RAID5 has been popular for it provides combined performance from its member drives and reasonable protection against single disk failure. However, when RAID systems grow larger and applications become more complex, the RAID5 protection can be insufficient. In the event of single drive failure, the occurrence of bad blocks on yet another member drive can render the affected data stripes unusable. RAID6 improves RAID5 and provides a significantly higher level of fault tolerance in terms of its ability to withstand two (2) of its member drives to fail at the same time.
RAID6 is similar to RAID5 but two parity blocks are available within each data stripe across the member drives. Each RAID6 array uses two (2) member drives for storing parity data. The RAID6 algorithm computes two separate sets of parity data and distributes them to different members when writing to the array.
Each disk drive contains the same number of data blocks. Parity information is consequentially interspersed across the array following the preset algorithms. A RAID6 array can tolerate the failure of more than one disk drive; or, in the degraded mode, one drive failure and bad blocks on the other. In the event of disk drive failure, the controller can recover/regenerate the lost data without the interruption to I/O access.

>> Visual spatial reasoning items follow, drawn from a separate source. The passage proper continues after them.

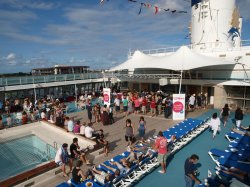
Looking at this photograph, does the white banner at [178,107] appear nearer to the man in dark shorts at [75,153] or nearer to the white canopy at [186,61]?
the white canopy at [186,61]

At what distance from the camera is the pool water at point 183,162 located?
20.9 feet

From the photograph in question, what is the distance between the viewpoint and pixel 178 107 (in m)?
12.3

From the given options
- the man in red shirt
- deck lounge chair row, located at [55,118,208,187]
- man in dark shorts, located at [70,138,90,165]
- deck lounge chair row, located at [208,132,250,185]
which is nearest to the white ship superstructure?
deck lounge chair row, located at [55,118,208,187]

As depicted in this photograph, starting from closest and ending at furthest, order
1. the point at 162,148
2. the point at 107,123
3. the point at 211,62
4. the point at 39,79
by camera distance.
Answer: the point at 162,148 < the point at 107,123 < the point at 211,62 < the point at 39,79

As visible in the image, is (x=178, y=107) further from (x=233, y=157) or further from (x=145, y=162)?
(x=145, y=162)

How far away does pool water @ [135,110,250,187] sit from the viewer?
20.9ft

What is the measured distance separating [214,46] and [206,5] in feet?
11.9

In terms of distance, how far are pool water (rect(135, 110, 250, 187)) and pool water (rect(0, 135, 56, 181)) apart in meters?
4.37

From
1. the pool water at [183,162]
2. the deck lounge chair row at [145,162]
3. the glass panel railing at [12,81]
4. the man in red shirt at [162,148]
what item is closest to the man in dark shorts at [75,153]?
the deck lounge chair row at [145,162]

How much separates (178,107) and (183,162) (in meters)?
5.14

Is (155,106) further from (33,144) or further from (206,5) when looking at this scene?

RAID 10, 30, and 50: Striping Sub-arrays
RAID 10, RAID 30, and RAID 50 are implemented as logical volumes. A logical volume is a combination of RAID0 (Striping) and other RAID levels; e.g. a RAID50 volume is one that consists of RAID5 sub-arrays. Data written to a logical volume is first broken into smaller data segments and then striped across the logical drives included in the volume. Each logical drive then distributes data segments to its member drives according to its mirroring, parity, or striping scheme.